EXERCISE GOAL: Look below for the line with "Термометр ртутный с чехлом, цена 38 коп." and the line with "menta planta fragante y olorosa". Copy exactly those two lines and every line between, but not the pictures.

RECORDS FOR THE EXERCISE:
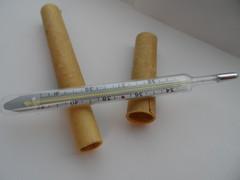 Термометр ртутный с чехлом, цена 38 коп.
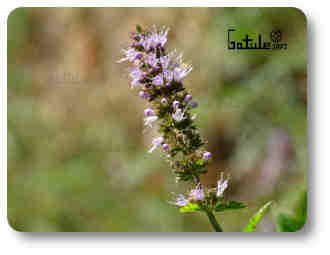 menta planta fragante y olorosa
* * *
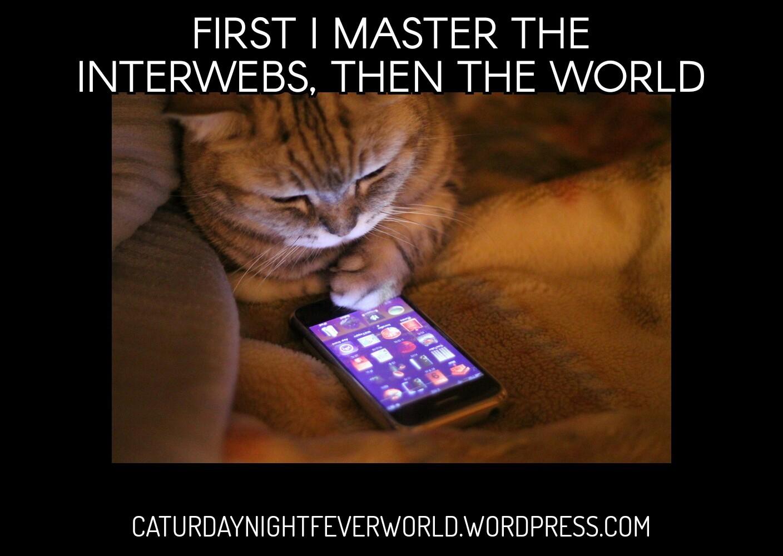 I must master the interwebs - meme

ANSWER TO THE PROBLEM:
 Термометр ртутный с чехлом, цена 38 коп.
 menta planta fragante y olorosa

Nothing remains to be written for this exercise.